The Boeing logo hangs on the corporate world headquarters building of Boeing.
Photograph by Scott Olson — Getty Images
By Ben Geier
October 22, 2014

Boeing, North America’s biggest jet manufacturer, continued its upward earnings trend today, beating analyst predictions on earnings per share, and just continuing its overall dominance of the aerospace market. Core (non-GAAP) earnings rose to $2.14 per share, a jump of 19% year-over-year and a handy beat of analysts’ expectations. The company also raised its full-year profit forecast. Here are a few of the big points from the third quarter earnings release.

What you need to know: By just about all measures, the company is doing very well. Not only are earnings up, but revenues are as well, driven largely by an increase in deliveries. Boeing (BA) delivered 186 planes in the third quarter, up from 170 the year before. For the year-to-date, it has delivered 528, up from 476 in 2013 — though it is operating at slightly smaller margins. Boeing is also bringing in more revenue from its space and defense businesses.

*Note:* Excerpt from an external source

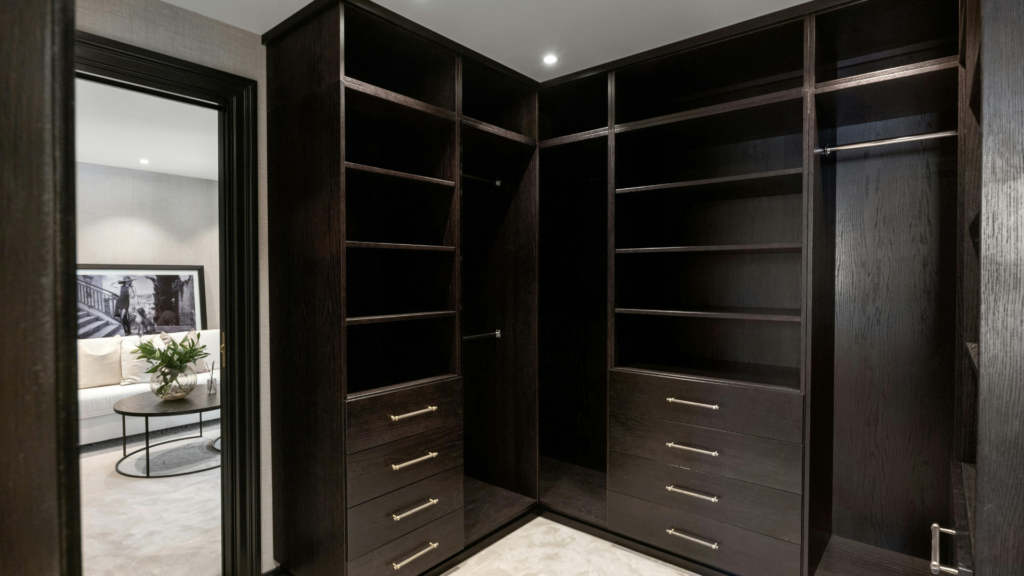 Fitted Wardrobe Designs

The big number: In overall revenue, Boeing is shining. For the first nine months of the year the company brought in $66.3 billion, up 5% from $62.9 billion in the same period last year. The higher deliveries mentioned above are probably the main reason for the increases — when your major business is selling airplanes, selling more of them is going to mean more money. Looking back at deals, it’s easy to see how this business is such a boon. In September, Boeing brought in around $11 billion in a sale with Ryanair, a relatively small Irish budget airline.

What you may have missed: Cash flow is actually down at Boeing, partially due to a big share-buyback program. Free cashflow stood at $317 million for the quarter, down from $2.3 billion in the third quarter of 2013.